- **Exercise**
In the business risk podcast transcript below, what are the four main categories of financial risk?

- **Page excerpt**
++++++++++

Hi Im Brett Quinn Founder and CEO of Strategy X
No business is entirely devoid of risk. Some types of business risks are more consequential than others.
But all of them can cause serious harm if you don’t plan for them at the right time. You regularly have to reassess your business to determine the risks that could stop your business from achieving its goals and then manage those risks to keep your business strategy on track.
Risk planning is the process of identifying, assessing, and managing business risks. In this podcast, we’ll explain:
- Six types of business risks you should plan for.
- I'll provide tips for how to identify business risks.
- And, we’ll discuss strategies for minimizing and mitigating risks.
After listening to this podcast, we trust that you’ll be equipped with the knowledge you need to manage your business risks thoroughly. So let’s begin!
6 Types of Business Risks You Need to Plan for
Business risk is any event(s) that threatens a company’s chances of achieving its goals. These could be expected or unexpected.
Here are six types of business risks that you should proactively plan for right from the start. By identifying these early on and then creating effective risk management strategies to deal with them, you can significantly minimize your business risks.
Economic risk is the chance that changes in the political and macroeconomic conditions of the country will negatively affect your business.
For example, if you have a foreign factory, exchange rate fluctuations are an economic risk. Inflation, unexpected changes in taxes, and political instability are all economic risks for businesses.
Compliance risk is where you might suffer a business loss if you fail to follow compliance standards set by the state or the government. This happens mostly in highly regulated industries, such as the food and beverage industry, or the healthcare, IT, and finance industry.
For example, if you sell user data but don’t notify your users about it according to the regulations, it’s a compliance risk you should fix.
Security risk in business includes cyber security and the security of physical assets such as inventory, transport trucks, and offices. Companies that deal with sensitive and/or confidential data, such as healthcare businesses, have to take security risks much more seriously.
If you operate a store in a politically unstable region or someplace with a high crime rate, then your business will have a higher than the average security risk.
Financial risk is the danger of losing money that you need to run your business. It could be in the form of losing capital, losing investors, or accumulating substantial debt. There are four main categories of financial risk which are: market risk, credit risk, liquidity risk, and operational risk.
A real-world example of this risk is Toy R Us. They closed down after over 70 years of business due to immense debt and lack of investors. That’s a prime example of the damage financial risk can cause when not adequately managed.

++++++++++

- **Source material**
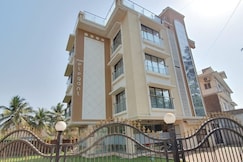 Hotel Elegant, Diveagar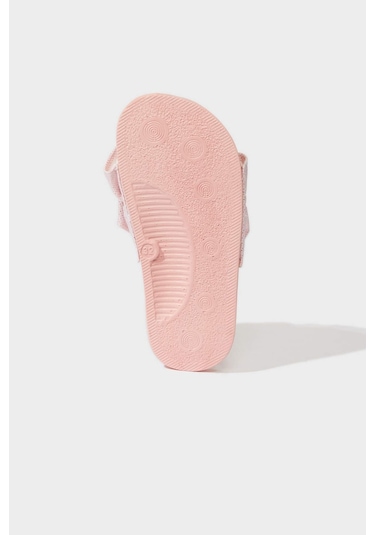 Defacto Kız Çocuk Düz Taban Tek Bantlı Terlik C2798a825smpn1 PEMBE Defacto Kız Çocuk Düz Taban Tek Bantlı Terlik C2798a825smpn1 PEMBE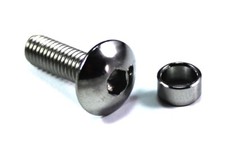 Acier Inoxydable Personnalisé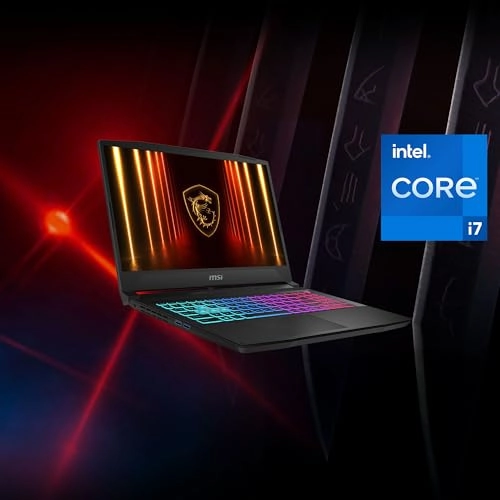 Katana 15HX - 15.6'' Core i7-14650HX 16GB DDR5 1TB SSD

++++++++++

- **Written solution**
Market risk, credit risk, liquidity risk, and operational risk.